| Task instructions |
a) Answer these questions using the ingredient-honesty text:
(i) What sentence does the text suggest adding to a menu?
(ii) What could a kitchen tour be coupled with?
(iii) What word can almost anyone put on packaging without legal ramifications?
b) The ingredient-honesty text advises showing something whole before certain processes. List every process it names.

| Given text |
──────────

The moral of the story: Tell the truth about the ingredients that you use, and make sure that your suppliers are doing the same.

Easier said than done, of course. The real challenge comes not with telling the truth, but having your customers believe that you’re telling the truth. Here are a few tips to help garner trust among your customers:

Show whole ingredients
It’s easy to tell that a lobster is real when you see the whole thing presented to you before it’s cooked. The process becomes much harder with lobster ravioli, where lord-knows what kind of lobster-flavored combination is actually sitting between the pasta squares. Coffee beans are easy to prove as pure, but coffee grounds can have many foreign agents mixed in. If you’re in the position where you can show something whole before it’s chopped, ground, blended or battered, show it off. 

Servers presenting steaks and lobsters tableside is no nuance, but is also quite cumbersome for many eateries. Display cases are also common, but mostly among fine dining establishments. The solution can be as simple as a line on your menu that states “We will happily accommodate any requests to see our ingredients tableside.” Few patrons will take you up on this offer—minimizing operational setbacks—but will take comfort in your willingness to show your hand.

Another option is to host regular kitchen tours. A weekly or monthly kitchen tour, coupled with a tasting menu or pairing event, could double as a great marketing tactic in addition to buying rapport. 

Boast only what you can back up
If you charge a premium for cooking with foods of a certain label or status, be sure that clear standards exist whereby your food can truly earn that label. Just about anyone can slap the word ‘natural’ on their packaging without facing legal ramifications. It’s virtually impossible to find olive oil in the US that isn’t extra virgin, where in Italy only a small percentage of olive oil can actually tout that title. Only a handful of restaurants actually serve Kobe beef, and the term ‘American Wagyu’ is meaningless. The list goes on.

──────────

| Provided material |
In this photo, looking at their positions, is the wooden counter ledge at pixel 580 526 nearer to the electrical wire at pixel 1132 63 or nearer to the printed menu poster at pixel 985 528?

──────────

| Per-task answers |
a)
(i) "We will happily accommodate any requests to see our ingredients tableside."
(ii) A tasting menu or pairing event.
(iii) 'Natural'.

b) Chopped, ground, blended, battered.